Солдат, скрутивший цигарку тоже и куривший вместе с корреспондентом, замечал, что нынче все иное, потому что техника эта, минометный огонь и прочая дрянь, а также то, что немец стреляет, не целясь, от пуза, поворачивая автомат вправо и влево, меняют положение в корне. Он делал такое вполне резонное возражение. Тут-то и ловил его Фраерман, используя этот проблеск откровенности, и с величайшим вниманием старался вместе с ним проникнуть в то, что составляло суть и особенность современной войны.
В таких беседах он был не только пытлив, но, сохраняя свою деликатность, и настойчив. Дело военного корреспондента он выполнял не только с усердием, но и с воодушевлением.
Самолеты бомбили нас по пути в часть и из части, минометы клали мины как раз в том квадрате, куда пас занесло, свистящий снаряд, обдавая пас струей «едкого» свиста, проносился над головой, чтобы разорваться впереди.
Можно ли было утверждать, что писатель с тонкой организацией, глубоко впечатлительный и очень нервный, тесно общающийся с армейским народом, живущий с ним душа в душу, что он не содрогается внутренне, слыша характерный звук проносящейся мины? Или что не испытывает инстинктивной потребности упасть на землю, предполагая, что мина сейчас разорвется?
Помню, это было уже после октябрьского, раннего в тот год снега, после ноябрьской жижи на размокших дорогах, после того как нам выдали зимнее обмундирование и мы в ушанках и меховушках приобрели несколько большую представительность, нам с Фраерманом довелось попасть еще в одну авиачасть. Она успела прославиться, хотя в ту пору редко случалось, чтобы целые воинские авиасоединения были особо отмечены.
Когда мы спускались в командирский блиндаж, нас встретили звуки развеселого вальса. Это было диковинно. Над нами довлел мрак октябрьского отступления, бои шли уже на дальних подступах к Москве, все выступало в еще более трагических очертаниях. Да и Москва, которую мы увидали мельком в дни ноября, представляла собой суровый фронтовой город: мешки с песком закладывали литые витрины, фронтоны больших зданий были закрашены в обманчивые защитные тона, улицы поражали своей непривычной пустынностью. А тут в блиндаже развеселый вальс!

####

Задание A:
Какие звуки встретили рассказчика и Фраермана, когда они спускались в командирский блиндаж, согласно отрывку?
Задание B:
Перепишите из отрывка участок от «В таких беседах» до «и с воодушевлением.» включительно.
Задание C:
Подхватите отрывок о Фраермане на фронте и напишите продолжение, начиная сразу после его последней фразы.
Строки — самостоятельный материал, с отрывком они не связаны.

Записи:
####

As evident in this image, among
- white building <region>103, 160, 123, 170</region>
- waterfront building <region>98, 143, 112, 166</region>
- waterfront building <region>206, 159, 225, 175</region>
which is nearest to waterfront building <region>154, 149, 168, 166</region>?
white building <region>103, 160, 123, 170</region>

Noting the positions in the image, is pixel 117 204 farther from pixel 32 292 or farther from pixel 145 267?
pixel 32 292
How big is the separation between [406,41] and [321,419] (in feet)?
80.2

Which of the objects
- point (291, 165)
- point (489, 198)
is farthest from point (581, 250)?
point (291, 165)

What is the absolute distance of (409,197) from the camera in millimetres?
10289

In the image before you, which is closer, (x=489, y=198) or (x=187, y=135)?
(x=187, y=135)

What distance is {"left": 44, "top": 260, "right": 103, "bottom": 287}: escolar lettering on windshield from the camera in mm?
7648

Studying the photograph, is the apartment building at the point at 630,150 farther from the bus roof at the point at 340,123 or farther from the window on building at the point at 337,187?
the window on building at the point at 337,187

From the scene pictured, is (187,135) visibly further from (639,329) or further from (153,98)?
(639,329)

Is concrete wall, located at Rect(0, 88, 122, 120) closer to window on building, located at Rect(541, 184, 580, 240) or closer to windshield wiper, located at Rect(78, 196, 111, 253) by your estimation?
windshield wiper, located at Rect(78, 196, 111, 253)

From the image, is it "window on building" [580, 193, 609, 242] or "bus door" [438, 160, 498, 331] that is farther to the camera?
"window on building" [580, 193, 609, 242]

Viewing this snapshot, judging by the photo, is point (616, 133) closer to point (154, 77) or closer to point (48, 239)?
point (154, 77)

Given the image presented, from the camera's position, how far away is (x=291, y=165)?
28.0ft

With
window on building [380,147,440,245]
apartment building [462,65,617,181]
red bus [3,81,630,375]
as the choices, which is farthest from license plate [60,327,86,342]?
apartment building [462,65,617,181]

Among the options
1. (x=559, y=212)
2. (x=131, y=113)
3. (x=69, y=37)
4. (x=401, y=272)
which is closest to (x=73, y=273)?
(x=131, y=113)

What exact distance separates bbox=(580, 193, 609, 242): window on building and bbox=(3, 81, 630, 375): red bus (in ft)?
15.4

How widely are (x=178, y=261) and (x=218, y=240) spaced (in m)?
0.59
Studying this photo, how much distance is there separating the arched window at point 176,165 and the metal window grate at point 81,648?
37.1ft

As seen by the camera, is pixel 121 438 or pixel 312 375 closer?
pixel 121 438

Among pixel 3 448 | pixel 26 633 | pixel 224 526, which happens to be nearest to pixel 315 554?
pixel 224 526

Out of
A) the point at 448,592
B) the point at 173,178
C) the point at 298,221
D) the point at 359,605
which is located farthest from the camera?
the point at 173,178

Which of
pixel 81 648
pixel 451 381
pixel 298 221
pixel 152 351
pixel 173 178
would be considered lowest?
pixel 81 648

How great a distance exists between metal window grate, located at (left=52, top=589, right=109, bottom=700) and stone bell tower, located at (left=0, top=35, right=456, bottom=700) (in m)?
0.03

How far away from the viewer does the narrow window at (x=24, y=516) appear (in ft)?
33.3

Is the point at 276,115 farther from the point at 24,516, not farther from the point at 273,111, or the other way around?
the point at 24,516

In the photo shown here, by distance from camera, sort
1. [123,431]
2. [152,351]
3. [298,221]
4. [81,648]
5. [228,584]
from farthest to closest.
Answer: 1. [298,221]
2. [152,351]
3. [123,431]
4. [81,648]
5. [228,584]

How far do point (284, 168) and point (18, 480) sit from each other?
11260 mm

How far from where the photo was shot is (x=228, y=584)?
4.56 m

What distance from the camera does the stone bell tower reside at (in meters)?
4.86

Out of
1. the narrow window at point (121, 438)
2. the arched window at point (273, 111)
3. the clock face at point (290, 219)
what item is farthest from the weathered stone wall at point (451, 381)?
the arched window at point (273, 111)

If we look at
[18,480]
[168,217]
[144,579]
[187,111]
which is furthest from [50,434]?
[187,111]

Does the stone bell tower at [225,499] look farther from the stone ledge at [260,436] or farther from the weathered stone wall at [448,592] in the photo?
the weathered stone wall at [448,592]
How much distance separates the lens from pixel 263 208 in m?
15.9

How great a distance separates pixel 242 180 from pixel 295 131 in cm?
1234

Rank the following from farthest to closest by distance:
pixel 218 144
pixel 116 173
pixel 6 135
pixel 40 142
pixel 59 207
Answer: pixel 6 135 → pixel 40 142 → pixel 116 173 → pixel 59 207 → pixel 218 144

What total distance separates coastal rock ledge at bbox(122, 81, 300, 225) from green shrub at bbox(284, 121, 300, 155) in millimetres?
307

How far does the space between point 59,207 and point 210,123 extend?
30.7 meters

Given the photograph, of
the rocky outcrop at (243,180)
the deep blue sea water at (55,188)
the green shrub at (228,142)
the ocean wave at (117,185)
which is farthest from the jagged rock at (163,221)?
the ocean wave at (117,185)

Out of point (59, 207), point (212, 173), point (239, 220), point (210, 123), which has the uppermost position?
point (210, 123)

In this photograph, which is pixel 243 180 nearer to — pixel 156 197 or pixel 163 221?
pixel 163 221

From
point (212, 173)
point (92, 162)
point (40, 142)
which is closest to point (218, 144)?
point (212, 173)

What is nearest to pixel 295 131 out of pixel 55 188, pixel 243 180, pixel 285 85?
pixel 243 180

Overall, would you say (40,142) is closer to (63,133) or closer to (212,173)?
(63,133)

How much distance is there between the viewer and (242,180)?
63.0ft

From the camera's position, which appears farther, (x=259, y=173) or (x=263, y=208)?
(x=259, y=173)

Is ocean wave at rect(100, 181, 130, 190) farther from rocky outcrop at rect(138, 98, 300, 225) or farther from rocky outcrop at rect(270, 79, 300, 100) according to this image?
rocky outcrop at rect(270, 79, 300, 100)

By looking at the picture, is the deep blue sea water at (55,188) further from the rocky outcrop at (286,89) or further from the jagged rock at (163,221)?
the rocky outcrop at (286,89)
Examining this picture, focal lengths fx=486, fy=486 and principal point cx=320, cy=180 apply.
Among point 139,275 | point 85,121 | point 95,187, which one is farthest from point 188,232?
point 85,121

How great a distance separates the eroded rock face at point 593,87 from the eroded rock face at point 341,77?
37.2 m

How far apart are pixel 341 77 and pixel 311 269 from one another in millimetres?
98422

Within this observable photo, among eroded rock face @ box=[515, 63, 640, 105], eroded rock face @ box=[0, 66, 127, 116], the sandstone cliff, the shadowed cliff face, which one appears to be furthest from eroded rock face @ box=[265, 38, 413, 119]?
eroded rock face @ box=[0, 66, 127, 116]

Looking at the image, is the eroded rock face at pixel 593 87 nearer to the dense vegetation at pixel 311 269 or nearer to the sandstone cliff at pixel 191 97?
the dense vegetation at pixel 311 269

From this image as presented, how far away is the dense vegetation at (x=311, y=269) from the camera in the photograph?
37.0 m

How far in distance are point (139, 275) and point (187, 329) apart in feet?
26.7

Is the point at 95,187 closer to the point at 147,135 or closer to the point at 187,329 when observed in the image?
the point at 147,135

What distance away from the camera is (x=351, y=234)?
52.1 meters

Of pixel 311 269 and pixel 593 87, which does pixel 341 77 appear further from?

####

Ответ A:
Звуки развеселого вальса.

Ответ B:
В таких беседах он был не только пытлив, но, сохраняя свою деликатность, и настойчив. Дело военного корреспондента он выполнял не только с усердием, но и с воодушевлением.

Ответ C:
Когда мы, постучавшись, вошли и Фраерман с присущей ему страстью старого служаки, а я вслед за ним представились и командир сказал: «Заходите, товарищи!», комиссар остановил вертевшийся диск патефона, и музыка прекратилась. Еще мы заметили коробку с тортом, перевязанную ленточкой. Эти символы прошлой жизни, перенесенные в командирский блиндаж, свидетельствовали, что в жизни фронтовиков не одни лишь опасности и печали.
Наличие нераскрытой коробки с тортом несколько связывало хозяев блиндажа, и командир предложил нам перейти с ним в его служебное помещение.
Там мы поговорили всласть: вдохнули в себя глотки озонирующей уверенности, что не за горами если не победа, то поворот в ходе войны. Командир и комиссар, оба Герои Советского Союза, были убеждены, что невзгоды первых месяцев есть всего лишь случайность: вот начнутся морозы, и немец тогда почувствует, что значит воевать с русскими.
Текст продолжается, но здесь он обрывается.